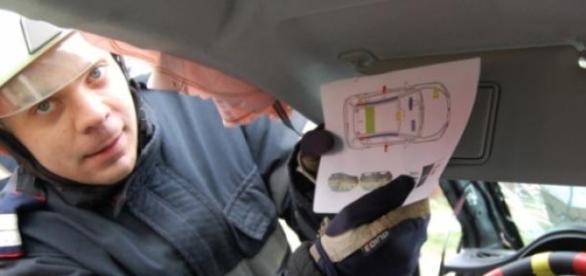 """Un pompier găsind """"Cartea de salvare la bord"""""""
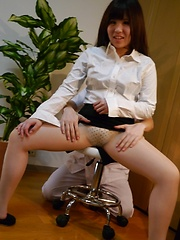Lucky masseur working with oiled japanese pussy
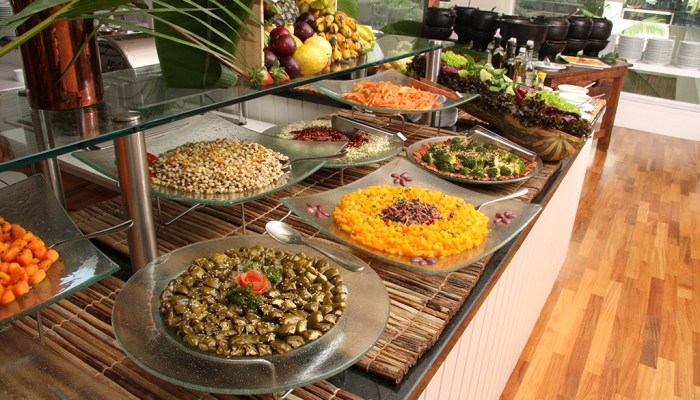 Mesa de buffet do restaurante Brisa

Task brief
An exact copy of the material is required, minus the pictures.

Final answer
 """Un pompier găsind """"Cartea de salvare la bord"""""""
Lucky masseur working with oiled japanese pussy
 Mesa de buffet do restaurante Brisa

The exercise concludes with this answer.